**Aim of the exercise:** Transcribe the passage of the forum post about spaying pets between "It happens sadly." and "such a shame.", inclusive.

**Selected excerpt:**
########
However that hasnt been the case with all the new litters lately and even the most experienced breeders can still lose a pup.
It happens sadly.
No matter what it must be sooo heartbreaking, i wouldnt wish it on anyone.

I wouldnt have a clue and wouldnt want to do it personally.
Quite a few folk said to me oh you should let Darla have a litter, the pups would be beautiful, and when i say no she was spayed and i only ever wanted pets they are like oh that is such a shame.
Even Darla's breeder said dont rule it out.
Anyway she was spayed at 7 months, Daisy will be spayed as soon as it isnt a risk to her health since she had complications due to giving birth before i got her.
My vet wants me to wait a while yet.
Meantime i am so so careful with her and always will be till she can have the op.
Dillon will also be neutered as soon as possible.
It really isnt for everyone at the end of the day. xx


----------



## flippedstars (Dec 16, 2009)
########
Stored data entries
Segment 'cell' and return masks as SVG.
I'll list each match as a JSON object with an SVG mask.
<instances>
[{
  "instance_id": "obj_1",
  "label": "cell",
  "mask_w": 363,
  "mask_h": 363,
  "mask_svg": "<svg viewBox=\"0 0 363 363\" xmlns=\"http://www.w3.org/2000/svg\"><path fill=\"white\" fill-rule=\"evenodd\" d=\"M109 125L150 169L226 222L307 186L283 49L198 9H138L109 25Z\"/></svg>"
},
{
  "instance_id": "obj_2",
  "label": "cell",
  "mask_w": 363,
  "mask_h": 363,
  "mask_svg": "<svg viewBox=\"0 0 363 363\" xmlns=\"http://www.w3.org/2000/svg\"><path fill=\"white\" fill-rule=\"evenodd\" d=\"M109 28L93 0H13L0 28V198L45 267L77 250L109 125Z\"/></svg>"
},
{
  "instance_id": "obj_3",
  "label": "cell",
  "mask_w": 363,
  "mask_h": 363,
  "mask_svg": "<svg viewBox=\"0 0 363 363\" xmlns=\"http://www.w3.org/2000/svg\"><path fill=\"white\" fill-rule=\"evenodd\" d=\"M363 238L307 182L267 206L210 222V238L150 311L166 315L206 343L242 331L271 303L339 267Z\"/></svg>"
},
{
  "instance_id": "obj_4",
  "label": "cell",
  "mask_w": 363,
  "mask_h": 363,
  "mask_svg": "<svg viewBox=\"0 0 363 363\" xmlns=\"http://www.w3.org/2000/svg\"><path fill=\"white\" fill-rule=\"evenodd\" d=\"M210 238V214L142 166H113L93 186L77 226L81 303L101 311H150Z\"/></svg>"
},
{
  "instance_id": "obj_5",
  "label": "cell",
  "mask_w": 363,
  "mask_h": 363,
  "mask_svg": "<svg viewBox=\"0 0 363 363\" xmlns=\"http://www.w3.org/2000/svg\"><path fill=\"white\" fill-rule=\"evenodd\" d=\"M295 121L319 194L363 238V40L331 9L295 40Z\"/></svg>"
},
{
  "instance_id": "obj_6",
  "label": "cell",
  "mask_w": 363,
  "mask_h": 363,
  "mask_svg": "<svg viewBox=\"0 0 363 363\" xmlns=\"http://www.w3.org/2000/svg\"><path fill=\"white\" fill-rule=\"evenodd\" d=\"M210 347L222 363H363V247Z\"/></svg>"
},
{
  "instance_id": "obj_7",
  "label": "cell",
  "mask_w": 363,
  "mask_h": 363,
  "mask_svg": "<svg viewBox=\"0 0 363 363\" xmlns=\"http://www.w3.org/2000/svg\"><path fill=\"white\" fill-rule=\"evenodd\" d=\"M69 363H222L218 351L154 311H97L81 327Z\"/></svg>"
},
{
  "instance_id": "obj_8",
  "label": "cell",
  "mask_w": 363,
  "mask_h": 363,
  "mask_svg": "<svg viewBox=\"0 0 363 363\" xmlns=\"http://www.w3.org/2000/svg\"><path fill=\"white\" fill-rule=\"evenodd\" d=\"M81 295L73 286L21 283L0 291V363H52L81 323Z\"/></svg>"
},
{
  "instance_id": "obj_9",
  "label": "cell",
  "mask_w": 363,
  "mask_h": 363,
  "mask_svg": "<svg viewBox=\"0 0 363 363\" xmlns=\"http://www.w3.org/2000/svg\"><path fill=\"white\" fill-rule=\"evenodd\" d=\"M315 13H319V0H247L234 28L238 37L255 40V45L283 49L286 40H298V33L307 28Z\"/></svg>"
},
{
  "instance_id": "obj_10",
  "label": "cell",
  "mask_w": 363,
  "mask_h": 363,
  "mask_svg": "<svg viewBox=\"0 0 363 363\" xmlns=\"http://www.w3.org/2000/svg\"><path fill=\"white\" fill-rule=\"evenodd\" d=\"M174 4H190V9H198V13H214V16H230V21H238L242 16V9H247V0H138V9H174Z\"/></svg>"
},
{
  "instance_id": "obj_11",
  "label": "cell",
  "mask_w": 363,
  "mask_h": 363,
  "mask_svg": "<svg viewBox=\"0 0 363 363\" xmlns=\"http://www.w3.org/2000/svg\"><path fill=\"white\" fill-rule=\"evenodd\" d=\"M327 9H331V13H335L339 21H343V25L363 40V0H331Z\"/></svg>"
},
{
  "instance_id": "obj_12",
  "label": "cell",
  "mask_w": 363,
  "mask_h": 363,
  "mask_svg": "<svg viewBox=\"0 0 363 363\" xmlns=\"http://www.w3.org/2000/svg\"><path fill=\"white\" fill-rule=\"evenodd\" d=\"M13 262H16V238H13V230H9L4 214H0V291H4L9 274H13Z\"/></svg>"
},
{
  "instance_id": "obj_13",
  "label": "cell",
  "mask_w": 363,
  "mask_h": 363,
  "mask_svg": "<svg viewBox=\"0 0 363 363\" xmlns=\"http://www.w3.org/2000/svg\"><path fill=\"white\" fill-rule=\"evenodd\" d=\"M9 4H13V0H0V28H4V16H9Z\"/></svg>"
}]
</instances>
########
**Written response:**
It happens sadly.
No matter what it must be sooo heartbreaking, i wouldnt wish it on anyone.

I wouldnt have a clue and wouldnt want to do it personally.
Quite a few folk said to me oh you should let Darla have a litter, the pups would be beautiful, and when i say no she was spayed and i only ever wanted pets they are like oh that is such a shame.